Many of the campsites in the area are near some of the park’s main hiking trails.
While hiking, visitors must keep their distance from the wildlife in the area to avoid disturbing them. Bison and other animals are known to frequent the park. These are the best trails in Yellowstone;
1. Fairy Falls
One of the most popular attractions in the area is the Fairy Falls. Two trailheads lead to this natural feature.
One is located south of Midway Geyser Basin, and the other is at the end of Fountain Flat Drive. However, it requires a longer hike.

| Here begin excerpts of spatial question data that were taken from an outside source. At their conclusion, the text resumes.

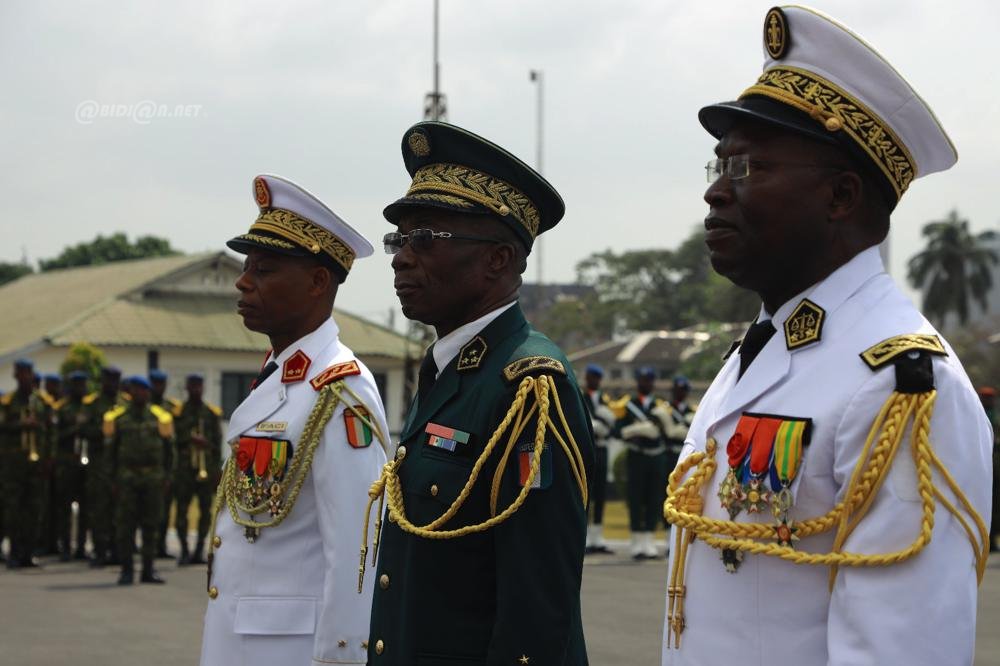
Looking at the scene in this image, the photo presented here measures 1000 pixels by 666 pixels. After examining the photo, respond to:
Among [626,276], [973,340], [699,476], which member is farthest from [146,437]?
[626,276]

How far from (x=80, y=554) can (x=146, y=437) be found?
289 centimetres

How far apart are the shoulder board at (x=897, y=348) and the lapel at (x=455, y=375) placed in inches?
48.6

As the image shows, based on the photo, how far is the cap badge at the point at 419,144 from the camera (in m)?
3.56

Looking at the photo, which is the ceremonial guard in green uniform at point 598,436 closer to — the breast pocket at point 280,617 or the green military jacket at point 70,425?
the green military jacket at point 70,425

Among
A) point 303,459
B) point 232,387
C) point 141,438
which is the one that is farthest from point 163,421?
point 232,387

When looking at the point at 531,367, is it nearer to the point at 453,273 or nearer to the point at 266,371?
the point at 453,273

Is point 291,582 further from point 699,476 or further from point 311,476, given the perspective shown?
point 699,476

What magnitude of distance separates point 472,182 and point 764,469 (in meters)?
1.39

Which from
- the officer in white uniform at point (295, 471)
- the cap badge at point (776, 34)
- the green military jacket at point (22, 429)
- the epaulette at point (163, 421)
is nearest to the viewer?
the cap badge at point (776, 34)

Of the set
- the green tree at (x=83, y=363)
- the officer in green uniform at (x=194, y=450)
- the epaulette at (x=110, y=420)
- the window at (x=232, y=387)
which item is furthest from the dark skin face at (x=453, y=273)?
the window at (x=232, y=387)

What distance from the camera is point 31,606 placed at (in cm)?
1122

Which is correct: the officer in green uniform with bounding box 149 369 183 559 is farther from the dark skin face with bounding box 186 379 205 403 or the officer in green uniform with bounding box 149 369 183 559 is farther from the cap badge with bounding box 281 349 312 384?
the cap badge with bounding box 281 349 312 384

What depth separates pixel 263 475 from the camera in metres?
4.37

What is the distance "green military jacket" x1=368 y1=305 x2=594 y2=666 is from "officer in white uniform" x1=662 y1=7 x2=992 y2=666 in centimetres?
49
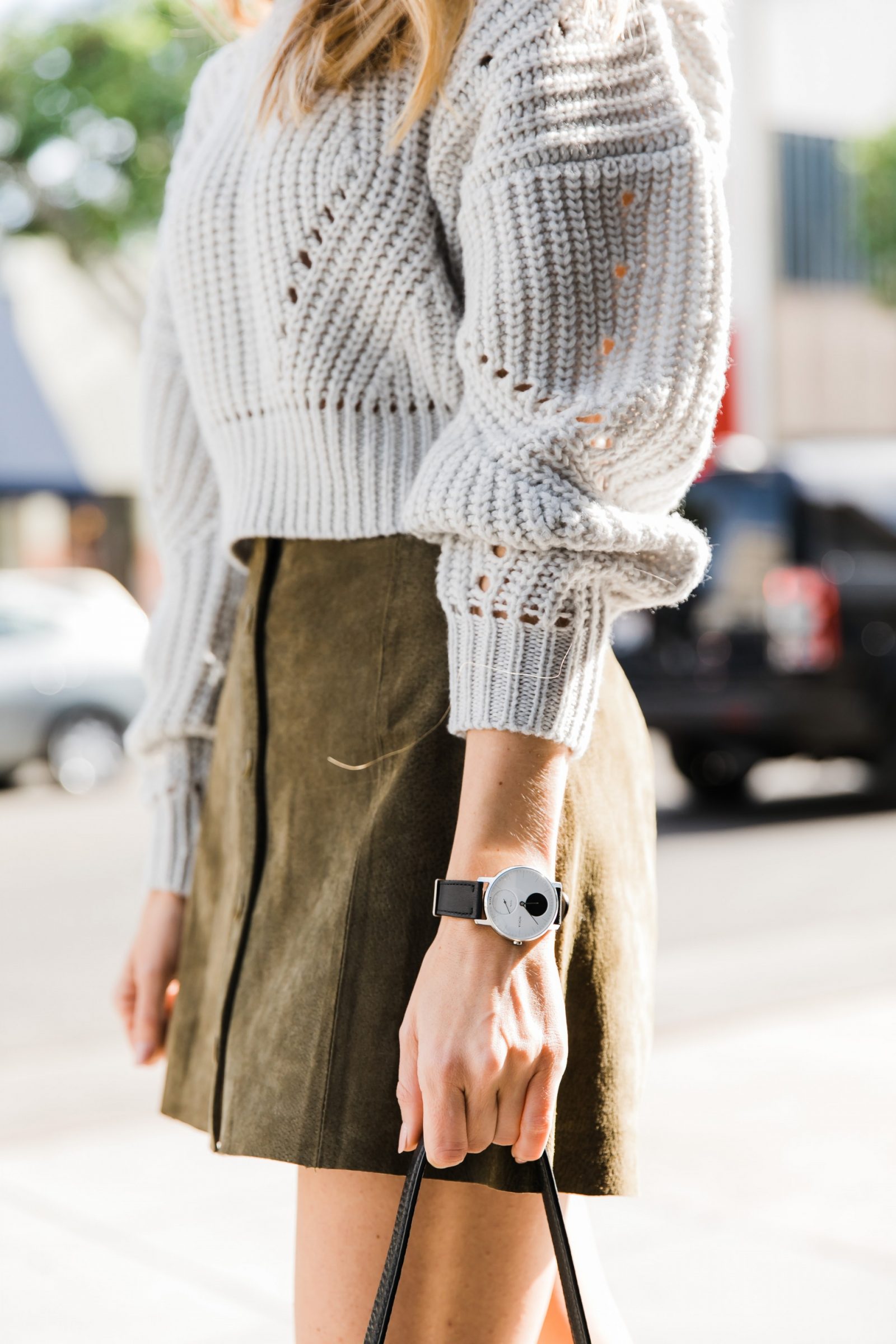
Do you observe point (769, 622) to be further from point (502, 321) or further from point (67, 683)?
point (502, 321)

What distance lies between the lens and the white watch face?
1.21m

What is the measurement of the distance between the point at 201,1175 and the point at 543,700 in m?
2.55

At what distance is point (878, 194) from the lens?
24125mm

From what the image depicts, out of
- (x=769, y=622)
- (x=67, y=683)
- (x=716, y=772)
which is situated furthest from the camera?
(x=67, y=683)

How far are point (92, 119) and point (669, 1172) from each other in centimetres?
1693

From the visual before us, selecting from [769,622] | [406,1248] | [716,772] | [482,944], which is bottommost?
[406,1248]

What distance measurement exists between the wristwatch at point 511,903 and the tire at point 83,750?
10027 millimetres

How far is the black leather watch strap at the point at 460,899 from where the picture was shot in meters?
1.22

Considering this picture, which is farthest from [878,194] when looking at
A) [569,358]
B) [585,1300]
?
[585,1300]

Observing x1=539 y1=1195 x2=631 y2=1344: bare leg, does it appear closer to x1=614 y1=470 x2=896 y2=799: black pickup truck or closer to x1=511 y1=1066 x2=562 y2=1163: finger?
x1=511 y1=1066 x2=562 y2=1163: finger

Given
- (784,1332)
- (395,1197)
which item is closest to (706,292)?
(395,1197)

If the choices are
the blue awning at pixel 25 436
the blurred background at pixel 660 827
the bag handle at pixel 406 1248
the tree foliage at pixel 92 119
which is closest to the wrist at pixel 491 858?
the bag handle at pixel 406 1248

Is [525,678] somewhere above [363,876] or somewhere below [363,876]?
above

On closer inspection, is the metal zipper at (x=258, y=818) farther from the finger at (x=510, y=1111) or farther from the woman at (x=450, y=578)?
the finger at (x=510, y=1111)
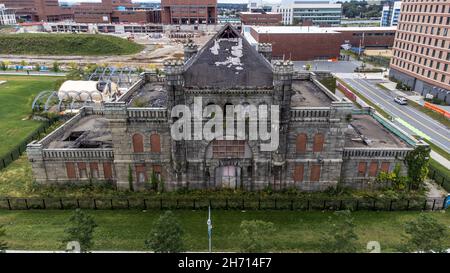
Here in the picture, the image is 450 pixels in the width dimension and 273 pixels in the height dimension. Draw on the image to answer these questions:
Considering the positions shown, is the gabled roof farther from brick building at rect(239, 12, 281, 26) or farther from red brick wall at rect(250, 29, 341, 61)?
brick building at rect(239, 12, 281, 26)

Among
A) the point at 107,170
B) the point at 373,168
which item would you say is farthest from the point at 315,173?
the point at 107,170

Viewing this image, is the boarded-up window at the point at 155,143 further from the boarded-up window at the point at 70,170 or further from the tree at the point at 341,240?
the tree at the point at 341,240

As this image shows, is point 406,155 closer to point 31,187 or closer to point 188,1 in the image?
point 31,187

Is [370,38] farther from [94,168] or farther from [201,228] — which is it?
[201,228]

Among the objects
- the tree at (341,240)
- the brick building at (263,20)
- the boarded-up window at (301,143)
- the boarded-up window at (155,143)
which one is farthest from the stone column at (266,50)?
the brick building at (263,20)

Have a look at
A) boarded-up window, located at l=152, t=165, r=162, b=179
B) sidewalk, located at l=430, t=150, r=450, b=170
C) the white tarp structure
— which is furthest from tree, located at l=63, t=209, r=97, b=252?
the white tarp structure
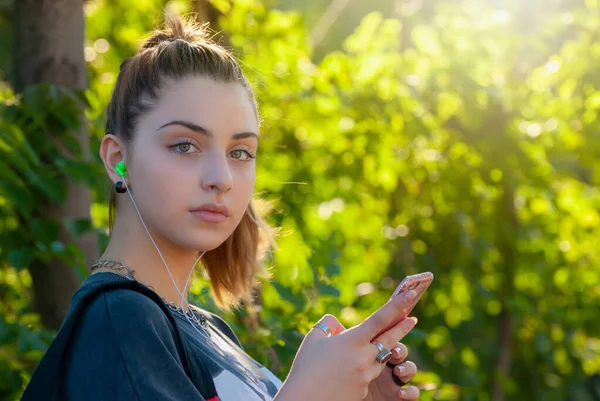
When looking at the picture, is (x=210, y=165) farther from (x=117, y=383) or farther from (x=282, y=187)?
(x=282, y=187)

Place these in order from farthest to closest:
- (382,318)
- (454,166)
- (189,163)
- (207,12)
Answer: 1. (454,166)
2. (207,12)
3. (189,163)
4. (382,318)

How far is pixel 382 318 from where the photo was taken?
50.8 inches

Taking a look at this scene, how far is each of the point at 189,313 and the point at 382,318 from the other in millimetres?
537

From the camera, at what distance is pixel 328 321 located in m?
1.40

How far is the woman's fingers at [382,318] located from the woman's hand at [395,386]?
0.86 feet

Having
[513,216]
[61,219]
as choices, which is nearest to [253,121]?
[61,219]

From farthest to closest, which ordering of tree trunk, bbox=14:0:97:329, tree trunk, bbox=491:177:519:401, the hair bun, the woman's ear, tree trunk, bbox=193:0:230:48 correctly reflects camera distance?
tree trunk, bbox=491:177:519:401
tree trunk, bbox=193:0:230:48
tree trunk, bbox=14:0:97:329
the hair bun
the woman's ear

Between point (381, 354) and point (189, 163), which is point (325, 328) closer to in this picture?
point (381, 354)

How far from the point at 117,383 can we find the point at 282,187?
2763mm

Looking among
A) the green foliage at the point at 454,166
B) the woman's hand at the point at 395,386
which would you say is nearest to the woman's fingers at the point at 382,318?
the woman's hand at the point at 395,386

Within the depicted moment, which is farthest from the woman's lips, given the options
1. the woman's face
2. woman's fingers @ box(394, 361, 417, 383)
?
woman's fingers @ box(394, 361, 417, 383)

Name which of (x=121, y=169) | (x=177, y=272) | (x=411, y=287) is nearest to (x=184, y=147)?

It takes about 1.6 miles to reach the falls. Then, another 0.6 miles can be used to get to the various areas around the falls, such as the Spray and Imperial Geysers.
2. Storm Point Trail
One of the park’s most popular hiking trails is the Storm Point Trail near the Fishing Bridge. It offers a flat, family-friendly walk with a good chance of spotting wildlife.
Another popular trail is the lollipop-loop trail, which is around three miles long and can be used for quick trips.
The northern section of Yellowstone Lake is full of opportunities for both visitors and hikers. One of the most popular attractions in this area is the Fishing Bridge, which was constructed in the 1930s.
Although it’s not allowed to be used for fishing, this structure still provides a beautiful view of the lake and Yellowstone River.
3. DeLacy Creek Trail
One of the best trails in Yellowstone is the DeLacy Creek Trail, which follows the creek’s flow to the shores of Shoshone Lake.
This route is moderately graded and provides a good chance of seeing wildlife. The views from this area are also spectacular due to the varying perspectives of the lake.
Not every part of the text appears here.